Is Dr Fung correct that metabolic rate increases over the first few days to increase the likelihood of a successful hunt? And is Dr Phinney correct that the body adapts over longer periods to become energy sparing?
I didn’t know about [ https://www.ncbi.nlm.nih.gov/pubmed/2104036 ] which suggests based on Dr Phinney’s interpretation of his own study that a protein level of 1.5 g/kg is more protective of function than 1.2g/kg
Compared to baseline, VO2max and peak quadriceps strength declined on the 1.2 g/kg protein dose, whereas both of these functions were preserved at the 1.5 g/kg level.
I found it interesting that the lower protein arm also had 3 times the carbohydrates of the higher protein arm (30 vs 10g/day) and while the statistical significance for the results of the lower protein higher carb arm were just significant (VO2 max 2.44 - 2.06 l/min) the results for the higher protein lower carb arm were just below the level of significance (2.16 - 2.01 l/min). With the carbohydrate confound and the closeness of the results I suspect his interpretation may be a little generous to his narrative.
The amount of lean tissue you have is a strong determinant of your resting metabolic rate.
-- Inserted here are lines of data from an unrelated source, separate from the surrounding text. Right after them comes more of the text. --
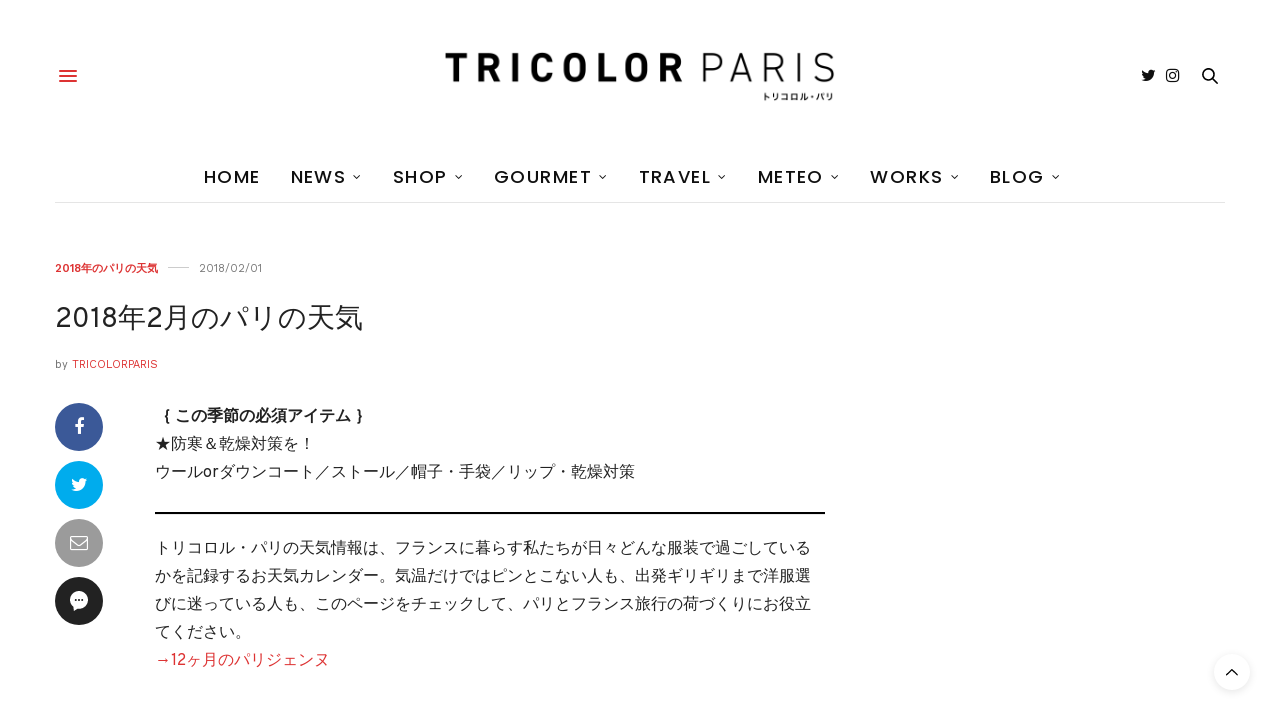

--- FILE ---
content_type: text/html; charset=utf-8
request_url: https://www.google.com/recaptcha/api2/aframe
body_size: 246
content:
<!DOCTYPE HTML><html><head><meta http-equiv="content-type" content="text/html; charset=UTF-8"></head><body><script nonce="nc-nd99avjZQr0gt_UE_MQ">/** Anti-fraud and anti-abuse applications only. See google.com/recaptcha */ try{var clients={'sodar':'https://pagead2.googlesyndication.com/pagead/sodar?'};window.addEventListener("message",function(a){try{if(a.source===window.parent){var b=JSON.parse(a.data);var c=clients[b['id']];if(c){var d=document.createElement('img');d.src=c+b['params']+'&rc='+(localStorage.getItem("rc::a")?sessionStorage.getItem("rc::b"):"");window.document.body.appendChild(d);sessionStorage.setItem("rc::e",parseInt(sessionStorage.getItem("rc::e")||0)+1);localStorage.setItem("rc::h",'1768969101658');}}}catch(b){}});window.parent.postMessage("_grecaptcha_ready", "*");}catch(b){}</script></body></html>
Interpretation: your total muscle mass is your furnace – the more muscle you have the faster you can burn energy.
Interestingly Dr Phinney did one of the experiments that shows that resting metabolic rate is dynamic and determined by energy budget (which will include supplying energy to lean mass). [ http://www.metabolismjournal.com/article/0026-0495(88)90011-X/abstract ] Where he locked 12 obese women in a metabolic ward, fed them slightly hypocalorically so they were under modest energy constraints - then had half of them run on a treadmill up to 2 hours, and the others just sit on the couch watching TV. After 5 weeks he weighed them and the couch potatoes lost a non significant amount more weight because the exerciser’s metabolic rates were down regulated for the 20 hours in the day when they were not on a treadmill to account for the increase in exercise demand for energy.
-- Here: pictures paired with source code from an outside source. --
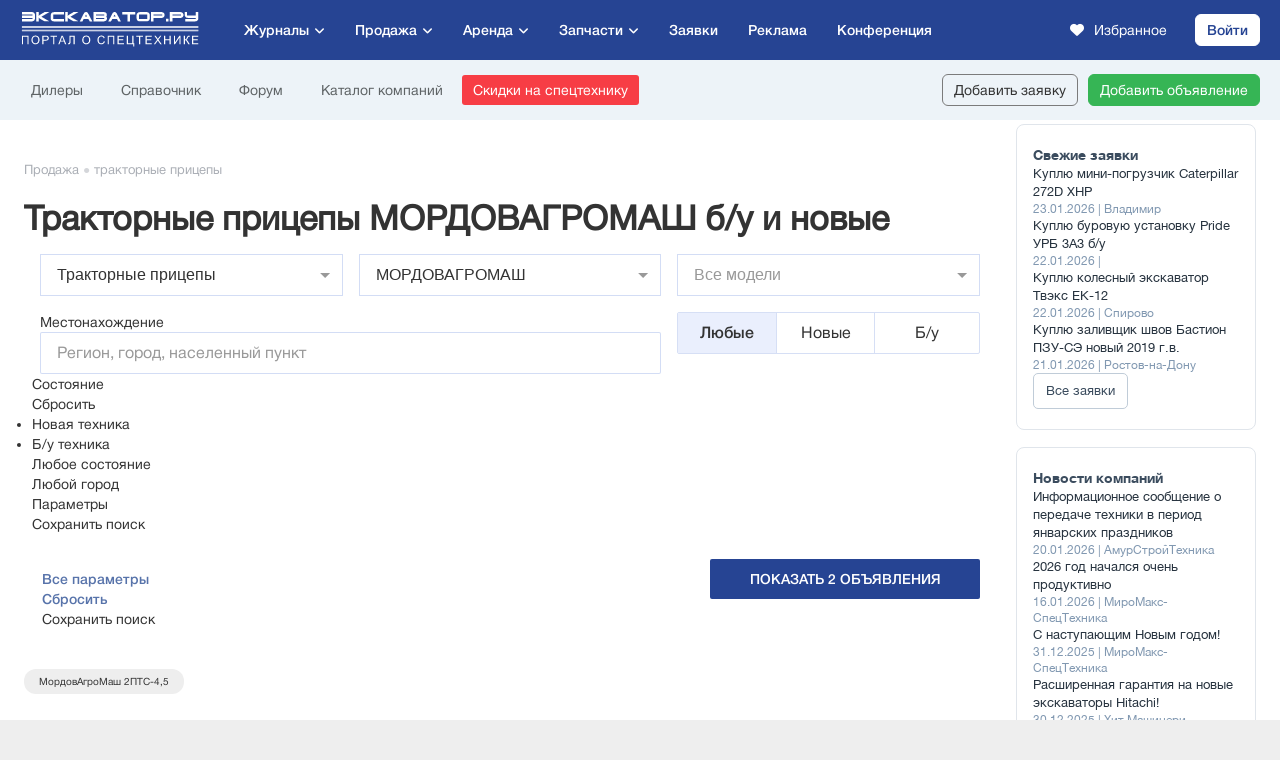

--- FILE ---
content_type: text/css
request_url: https://exkavator.ru/assets/css/components/button.css?__t=202601260303
body_size: 289
content:
.eru-button {
    display: block;
    white-space: nowrap;
    font-size: 14px;
    text-decoration: none !important;
    color: #333;
    border: 1px #7b7b7b solid;
    border-radius: 6px;
    cursor: pointer;
    line-height: 30px;
    padding: 0 11px;
}

.eru-button.animate:hover {
    animation-name: pulse;
    animation-duration: .2s;
}

.eru-button:hover {
    border-color: #ff413b;
    color: #ff413b;
}

.eru-button__green {
    border-color: #36b555;
    background-color: #36b555;
    color: #fff;
}

.eru-button__green:hover {
    border-color: #257b3a;
    background-color: #257b3a;
    color: #fff;
}

.eru-button__red {
    color: #ffffff;
    background-color: #F73D45;
    border: #F96C6E;
    border-radius: 3px;

}

.eru-button__red:hover {
    color: #ffffff;
    background-color: #F73D45;
    border: #F96C6E;
    border-radius: 3px;
}

.eru-button__yellow {
    border-color: #f8cf55;
    background-color: #f8cf55;
    color: #333;
}

.eru-button__yellow:hover {
    border-color: #f6c124;
    background-color: #f6c124;
    color: #333;
}

.eru-button__transparent {
    border: none;
    background: none;
    color: #333;
    line-height: 32px;
    padding: 0 12px;
}

.eru-button__transparent:hover {
    border: none;
    background: none;
    color: #333;
}

--- FILE ---
content_type: application/javascript
request_url: https://exkavator.ru/trade-index.js??__t=202601260303
body_size: 1190
content:

function rightAdvFloat()
{
    var float_block = $('.try-to-float'),
        tzz = $('.tzz-float'),
        currFloat = 'block';
    var clone = float_block;
    var border = $('.float_right_border');
    $(document).scroll(function () {

        if(window.scrollY > tzz.height()){
            let teas_count = $('.teaser').length - 1;
            while (tzz.height() - 600 > $(window).height()){
                $('.teaser').eq(teas_count).hide();
                teas_count -= 1;
            }
        }else{

        }


        if (tzz.height() - 600 > 0 && tzz.height() - 600 <= $(window).height() - 10) { /* отнимаем 600, так как калькулятор лизинга не будет скроллиться*/
            currFloat = 'tzz';
            float_block.hide();
            clone = tzz;
        }

        var Y = $(this).scrollTop()
            , trigger_show = border.offset().top + border.height() + 60
            , trigger_hide = $('.main-footer').offset().top - clone.height() - 180;
        if (Y < trigger_show || Y > trigger_hide) {
            if (currFloat == 'tzz') {
                tzz.removeClass('float_block');
            } else {
                float_block.hide();
            }
            return;
        }
        if ($(window).width() < 990)
            return;

        if (Y > trigger_show && float_block.css('display') == 'none')
            if (currFloat == 'tzz' && (tzz.position().top - tzz.parent().position().top == 0)) {
                tzz.hide();
                tzz.addClass('float_block');
                tzz.fadeIn();
            }
            else {
                if (tzz.height() == 0)float_block.fadeIn();
            }
    });

}






/*для тизеров на баннерах на мобилах*/
function addTeaserToBanners(){
    $('.teasers-block .teaser').each(
        function()
        {
            var link=$(this).find('a:first').attr('href'),img=$(this).find('a:first img').attr('src'),alt=$(this).find('a:first img').attr('alt');
            text=$(this).find('a:last').text();
            if(!link)
                return;
            text=text.length?text:alt;text=text.length>0?'<span class="visible">'+text+'</span>':'',image_block='<a class="image-block" rel="nofollow" href="'+link+'" target="_blank"><img src="'+img+'" alt="'+alt+'" /></a>',text_block='<a class="text-block" rel="nofollow" href="'+link+'" target="_blank">'+text+'</a>',inner_block='<div class="teaser-inner">'+image_block+text_block+'</div>';
            $(this).html('<div class="teaser-wrap">'+inner_block+'</div>');
            var text_block=$(this).find('.text-block'),visible_block=$(this).find('.text-block .visible');
            $('.teasers').show();
            $(window).resize();
        }).mouseenter(
        function()
        {
            $(this).find('.text-block').animate({'bottom':0},'fast');
        }).mouseleave(
        function()
        {
            $(this).find('.text-block').animate({'bottom':$(this).data('bottom')},'fast');
        });
}


$(window).on("load", function(){
    setTimeout(function() {

        $('.allBnrs .teaser').each(function() {
            $('<div class="bnr-eru-style-240x400__corp"><a target="_blank" href="//corp.exkavator.ru/index.html">Реклама на Экскаватор Ру</a></div>').insertBefore($(this));
        });

        /*if($('.allBnrs iframe').length === 1){
            $('<div class="bnr-eru-style-240x400__corp"><a target="_blank" href="//corp.exkavator.ru/index.html">Реклама на Экскаватор Ру</a></div>').insertBefore($('.allBnrs ins').first())
        }*/
    }, 500);
})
In general I agree with Dr Phinney that not getting adequate protein is a serious problem. He mentioned to me when he was in Sydney recently - In the 1970s there was a liquid protein fast (basically jello shots) that was nutritionally inadequate and killed several people but because they coincidentally get people into a state of ketosis - THAT damaged the reputation of ketogenic diets for decades and dried up all funding right at the most important phase of his career. So I get why he is concerned. He’s too old to have to go into the wilderness for 4 decades again.
But there is also the problem of diets that advocate unsafe levels of too much protein. There are plenty of people around the internet recommending eating 4.4g/kg LBM and up … and there is research [ https://www.ncbi.nlm.nih.gov/pmc/articles/PMC333026/ ] showing that healthy people can only deaminate about 3.31g/kg LBM of protein a day before they saturated their ability to dispose of the ammonia … and that has killed 2 people in 2017 alone.
This is why I believe that Ketogenic diets should actively avoid being associated with high protein fads. Diabetics who need the option of ketogenic diets to reverse their disease also can not go back into the wilderness for 4 decades.